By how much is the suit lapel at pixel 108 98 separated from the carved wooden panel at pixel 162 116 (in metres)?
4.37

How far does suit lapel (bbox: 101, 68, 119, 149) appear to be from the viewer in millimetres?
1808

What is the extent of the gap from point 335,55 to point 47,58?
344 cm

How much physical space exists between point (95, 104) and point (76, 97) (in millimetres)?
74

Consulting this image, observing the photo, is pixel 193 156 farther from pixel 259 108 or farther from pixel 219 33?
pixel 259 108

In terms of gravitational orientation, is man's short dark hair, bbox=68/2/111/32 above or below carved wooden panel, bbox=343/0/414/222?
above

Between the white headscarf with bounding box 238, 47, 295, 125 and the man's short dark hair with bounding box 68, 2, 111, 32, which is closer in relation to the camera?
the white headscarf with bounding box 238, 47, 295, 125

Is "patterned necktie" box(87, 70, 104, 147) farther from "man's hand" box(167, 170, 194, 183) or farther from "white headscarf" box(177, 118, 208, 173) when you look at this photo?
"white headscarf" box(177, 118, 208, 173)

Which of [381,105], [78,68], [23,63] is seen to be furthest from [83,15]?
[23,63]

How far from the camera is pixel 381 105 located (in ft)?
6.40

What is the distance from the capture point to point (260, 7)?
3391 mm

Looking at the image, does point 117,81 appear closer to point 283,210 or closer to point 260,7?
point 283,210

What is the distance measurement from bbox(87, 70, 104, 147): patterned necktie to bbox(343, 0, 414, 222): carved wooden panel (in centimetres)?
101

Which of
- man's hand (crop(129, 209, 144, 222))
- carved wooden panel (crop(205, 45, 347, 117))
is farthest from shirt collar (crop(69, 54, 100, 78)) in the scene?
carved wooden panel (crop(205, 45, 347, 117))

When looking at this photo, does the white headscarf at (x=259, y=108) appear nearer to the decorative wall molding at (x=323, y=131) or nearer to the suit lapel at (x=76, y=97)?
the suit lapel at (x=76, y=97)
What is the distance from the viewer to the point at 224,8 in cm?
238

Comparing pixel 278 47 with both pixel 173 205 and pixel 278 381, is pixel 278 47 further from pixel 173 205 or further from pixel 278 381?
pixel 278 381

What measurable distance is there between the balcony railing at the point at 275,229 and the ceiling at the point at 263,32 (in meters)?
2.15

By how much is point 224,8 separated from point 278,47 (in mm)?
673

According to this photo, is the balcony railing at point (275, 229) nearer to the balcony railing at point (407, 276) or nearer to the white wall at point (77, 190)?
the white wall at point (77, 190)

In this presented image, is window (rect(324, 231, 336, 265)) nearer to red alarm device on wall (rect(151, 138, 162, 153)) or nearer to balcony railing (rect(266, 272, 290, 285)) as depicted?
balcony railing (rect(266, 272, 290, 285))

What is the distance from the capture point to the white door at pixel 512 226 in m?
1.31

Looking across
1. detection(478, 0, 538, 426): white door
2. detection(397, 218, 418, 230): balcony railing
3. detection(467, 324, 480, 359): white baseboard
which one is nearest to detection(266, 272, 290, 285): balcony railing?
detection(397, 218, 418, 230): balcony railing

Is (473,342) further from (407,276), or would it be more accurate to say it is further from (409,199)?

━━━━━━━━━━━━━━━━━━━━━━━━━━━━━━

■ **EXERCISE BRIEF**
Reproduce each entry above exactly, keeping every word.

■ **EXERCISE ANSWER**
By how much is the suit lapel at pixel 108 98 separated from the carved wooden panel at pixel 162 116 (in metres)?
4.37

How far does suit lapel (bbox: 101, 68, 119, 149) appear to be from the viewer in millimetres?
1808

What is the extent of the gap from point 335,55 to point 47,58?
344 cm

How much physical space exists between point (95, 104) and point (76, 97) (in millimetres)?
74

Consulting this image, observing the photo, is pixel 193 156 farther from pixel 259 108 or farther from pixel 219 33?
pixel 259 108

In terms of gravitational orientation, is man's short dark hair, bbox=68/2/111/32 above or below carved wooden panel, bbox=343/0/414/222?
above

Between the white headscarf with bounding box 238, 47, 295, 125 and the man's short dark hair with bounding box 68, 2, 111, 32, which is closer in relation to the camera?
the white headscarf with bounding box 238, 47, 295, 125

Is "patterned necktie" box(87, 70, 104, 147) farther from "man's hand" box(167, 170, 194, 183) or farther from "white headscarf" box(177, 118, 208, 173) when you look at this photo?
"white headscarf" box(177, 118, 208, 173)

Which of [381,105], [78,68], [23,63] is seen to be furthest from [83,15]?
[23,63]

How far from the camera is pixel 381 105 located (in ft)?
6.40

What is the distance from the capture point to point (260, 7)?
3391 mm

Looking at the image, does point 117,81 appear closer to point 283,210 or closer to point 260,7?
point 283,210

What is the distance measurement from bbox(87, 70, 104, 147): patterned necktie to bbox(343, 0, 414, 222): carved wooden panel (in centimetres)?
101

Which of
- man's hand (crop(129, 209, 144, 222))
- carved wooden panel (crop(205, 45, 347, 117))
is farthest from shirt collar (crop(69, 54, 100, 78)) in the scene?
carved wooden panel (crop(205, 45, 347, 117))

When looking at this photo, does the white headscarf at (x=259, y=108) appear nearer to the decorative wall molding at (x=323, y=131) or nearer to the suit lapel at (x=76, y=97)?
the suit lapel at (x=76, y=97)
What is the distance from the viewer to the point at 224,8 in cm?
238

Comparing pixel 278 47 with both pixel 173 205 and pixel 278 381, is pixel 278 47 further from pixel 173 205 or further from pixel 278 381?
pixel 278 381

What measurable distance is there between the balcony railing at the point at 275,229 and the ceiling at the point at 263,32 (in meters)?
2.15

By how much is point 224,8 separated from point 278,47 (in mm)?
673

According to this photo, is the balcony railing at point (275, 229) nearer to the balcony railing at point (407, 276) or nearer to the white wall at point (77, 190)?
the white wall at point (77, 190)

In this presented image, is window (rect(324, 231, 336, 265)) nearer to red alarm device on wall (rect(151, 138, 162, 153)) or nearer to balcony railing (rect(266, 272, 290, 285)) as depicted?
balcony railing (rect(266, 272, 290, 285))

What is the distance from the capture point to the white door at pixel 512 226 in m?
1.31

Looking across
1. detection(478, 0, 538, 426): white door
2. detection(397, 218, 418, 230): balcony railing
3. detection(467, 324, 480, 359): white baseboard
which one is nearest to detection(266, 272, 290, 285): balcony railing?
detection(397, 218, 418, 230): balcony railing

Is (473,342) further from (407,276), or would it be more accurate to say it is further from (409,199)?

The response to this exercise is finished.